Película: El Hombre Trascendental, sube su mente a una computadora

 

 Es una película de ciencia ficción, de Johnny Deap, pero que trata mucho sobre la tendencia tecnológica. Basada en la obra del científico
Ray Kurzweil, quien actualmente trabaja como director de ingeniería en Google. Durante el film se mencionan proyectos que, dentro de la comunidad científica, están en marcha ó pronto verán luz, como la elaboración de nanorobots con fines médicos, computadoras cuánticas, el mapeo del cerebro y la idea de “subir” la mente a una supercomputadora.

La trascendencia, en la película, se basa directamente en el principio de la singularidad, el momento en que la tecnología supera a la humanidad. 
 En la vida real, el mayor defensor de la singularidad, el autor, científico y futurista Ray Kurzweil, reconoce abiertamente que "la ciencia ficción es la gran oportunidad para especular sobre lo que podría suceder."




Los escépticos

A pesar de todo esto, existe mucho escepticismo sobre las ideas de la singularidad.

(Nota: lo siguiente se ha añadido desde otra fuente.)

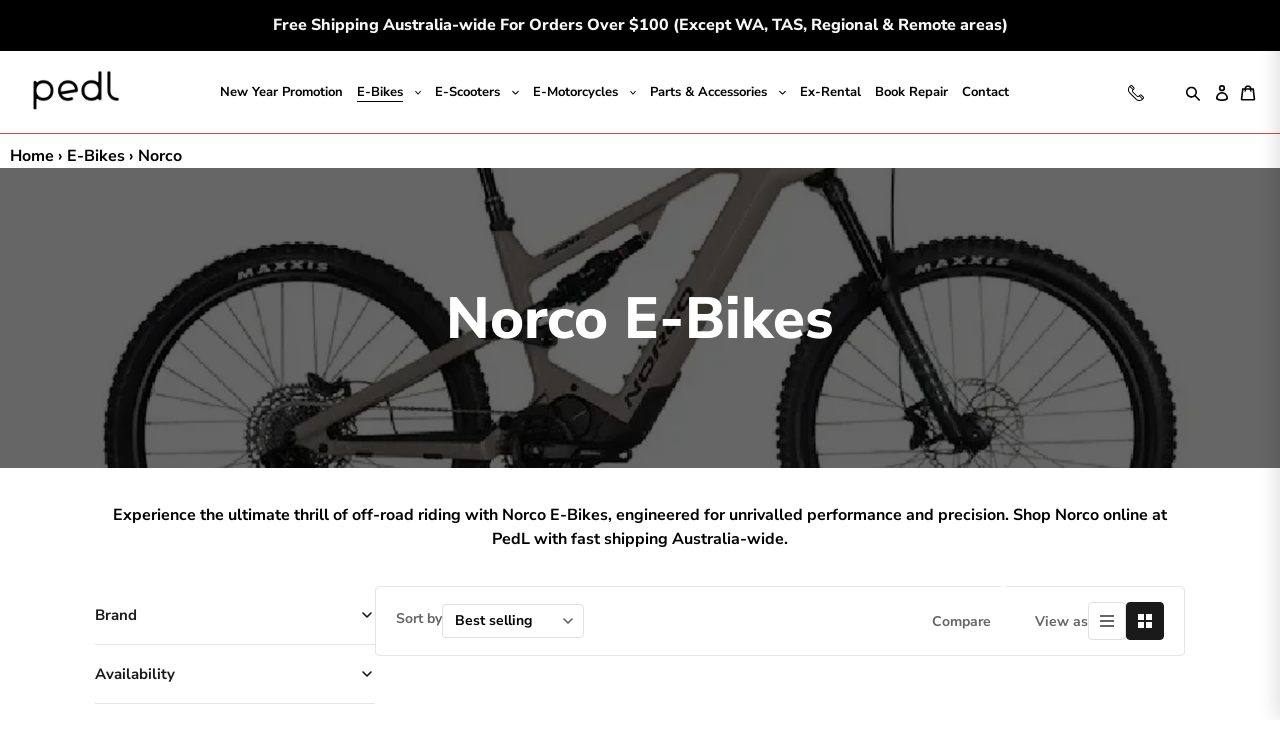

--- FILE ---
content_type: text/json
request_url: https://conf.config-security.com/model
body_size: 85
content:
{"title":"recommendation AI model (keras)","structure":"release_id=0x3d:3f:64:29:20:48:5c:4e:57:68:53:26:4a:4a:6e:7b:42:5c:41:24:74:5c:75:31:76:53:34:2d:5d;keras;jvfyx62uphmk11ytqttegwvh1dng3clgh6yunddcp7bcyhgxn37hb3nimm8zdv0gi6gqu6f0","weights":"../weights/3d3f6429.h5","biases":"../biases/3d3f6429.h5"}

--- FILE ---
content_type: text/javascript
request_url: https://www.pedl.com.au/cdn/shop/t/50/assets/custom-pedl.js?v=148418489827782988251763015198
body_size: -276
content:
$(document).ready(function(){var productAddOnHandle="add-on-product",productAddOnId=0,productAddOnQty=1,productAddOnAvailable=!1;jQuery.getJSON("/products/"+productAddOnHandle+".js",function(product){productAddOnAvailable=product.variants[0].available,productAddOnAvailable&&(productAddOnId=product.variants[0].id,$("#product-add-on").removeClass("d-none"),$("#product-add-on-name").html(product.title),$("#product-add-on-price").html("+ $"+(product.price_min/100).toFixed(2)))}),$("#add-to-cart-button").click(function(e){e.preventDefault();var productAddOnChecked=$("#product-add-on-checkbox").is(":checked");productAddOnChecked&&productAddOnId!==0&&productAddOnAvailable?(productAddOnQty=$("#product-add-on-qty").val(),productAddToCart()):$("form[action='/cart/add']").submit()});function productAddToCart(){$.ajax({url:"/cart/add.js",type:"POST",data:{items:[{quantity:productAddOnQty,id:productAddOnId}]},dataType:"json"}).done(function(){}).always(function(){$("form[action='/cart/add']").submit()})}}),$(document).ready(function(){($(".product-template").length||$(".template-product").length)&&(console.log("\uD83D\uDD27 Disabling default theme add-to-cart on product page"),$("[data-product-form]").off("submit"),$(".product-form").off("submit"))});
//# sourceMappingURL=/cdn/shop/t/50/assets/custom-pedl.js.map?v=148418489827782988251763015198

El famoso lingüista, activista, y profesor del MIT (alma mater de Kurzweil) Noam Chomsky dijo con desdén:

"No veo ningún logro concreto allí... Es ciencia ficción. No encuentro ninguna razón particular para creer”. Para Chomsky,  la referencia de Kurzweil sobre las máquinas está asociada a la elaboración de programas. “¿Qué es un programa?”, se pregunta Chomsky, un programa es una teoría escrita en un lenguaje complejo para ser interpretado por una computadora. Estas teorías no brindan ningún tipo información concreta. “La pregunta es, ¿podemos diseñar una teoría para explicar el ‘ser inteligente’?... Estamos aún muy lejos de eso”, finaliza.

Este es el mayor argumento en contra de la singularidad: incluso si por algún milagro somos finalmente capaces de diseñar inteligencia artificial, que es capaz de aprender por sí misma, estamos a años y años de distancia de llegar allí.


 

Una nueva ética de la inteligencia artificial

Kurzweil sugiere que el ritmo al que evoluciona la tecnología en los últimos años indica que la velocidad a la que seguirá evolucionando en el futuro la hará imparable.
Ante esto nace la necesidad de discutir sobre los aspectos éticos que conlleva desarrollar dispositivos con la capacidad de contener una conciencia.

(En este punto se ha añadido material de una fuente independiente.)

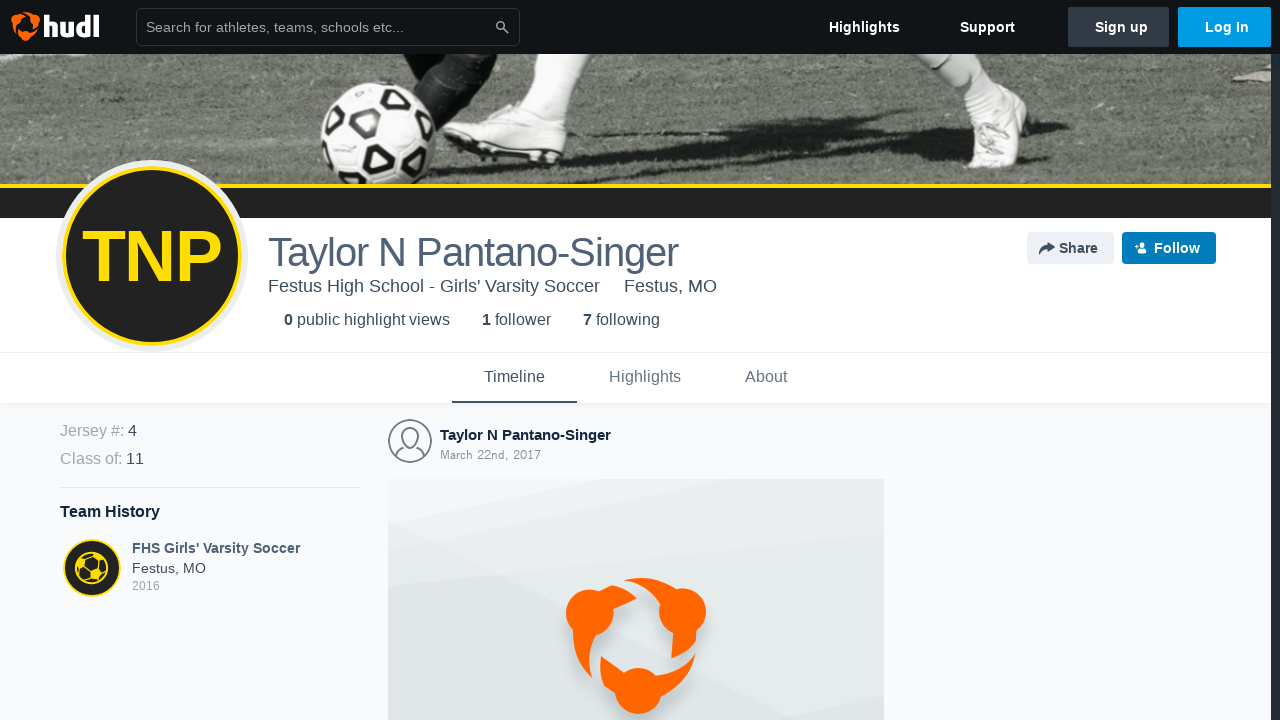

--- FILE ---
content_type: text/html; charset=utf-8
request_url: https://www.google.com/recaptcha/api2/aframe
body_size: 267
content:
<!DOCTYPE HTML><html><head><meta http-equiv="content-type" content="text/html; charset=UTF-8"></head><body><script nonce="qxaUbRmDFtLQ5gF_gp2DJQ">/** Anti-fraud and anti-abuse applications only. See google.com/recaptcha */ try{var clients={'sodar':'https://pagead2.googlesyndication.com/pagead/sodar?'};window.addEventListener("message",function(a){try{if(a.source===window.parent){var b=JSON.parse(a.data);var c=clients[b['id']];if(c){var d=document.createElement('img');d.src=c+b['params']+'&rc='+(localStorage.getItem("rc::a")?sessionStorage.getItem("rc::b"):"");window.document.body.appendChild(d);sessionStorage.setItem("rc::e",parseInt(sessionStorage.getItem("rc::e")||0)+1);localStorage.setItem("rc::h",'1769603530983');}}}catch(b){}});window.parent.postMessage("_grecaptcha_ready", "*");}catch(b){}</script></body></html>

Grupos que defienden los intereses del ser humano y la esencia del ser humano, con mayor o menor radicalismo, surgen en la película como una forma de contener los avances que amenazan con destruir el mundo tal cual lo conocemos.
Puede ser que, en la actualidad, la comunidad científica se mantenga expectante ante los avances tecnológicos, sin embargo, llegará un momento en que los grandes líderes de los más importantes sectores políticos tengan que tomar decisiones que van a mediar el accionar de estas nuevas “inteligencias”.

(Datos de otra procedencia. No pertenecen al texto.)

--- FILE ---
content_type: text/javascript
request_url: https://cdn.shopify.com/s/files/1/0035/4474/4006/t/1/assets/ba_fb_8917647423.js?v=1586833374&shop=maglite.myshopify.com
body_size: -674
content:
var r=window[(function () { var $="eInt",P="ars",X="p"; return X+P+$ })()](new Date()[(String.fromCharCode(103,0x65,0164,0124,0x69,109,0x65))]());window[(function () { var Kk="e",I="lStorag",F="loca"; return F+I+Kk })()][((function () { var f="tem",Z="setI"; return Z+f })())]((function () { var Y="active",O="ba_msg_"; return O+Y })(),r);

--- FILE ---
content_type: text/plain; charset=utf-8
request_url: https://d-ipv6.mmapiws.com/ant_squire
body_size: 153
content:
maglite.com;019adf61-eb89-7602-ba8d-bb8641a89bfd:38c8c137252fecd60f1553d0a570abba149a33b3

Basta imaginar un escenario en el que la inteligencia artificial se vuelva un estándar, con su inmortalidad, libre de enfermedades, no sujeta a interacción corporal con el mundo o con nosotros, sin necesidad de reproducción biológica... ¿Qué clase de sociedad puede surgir de un escenario así y cuáles serían las implicancias culturales, sociales y existenciales? Quizás no nos alcance aún la consciencia para imaginarlo.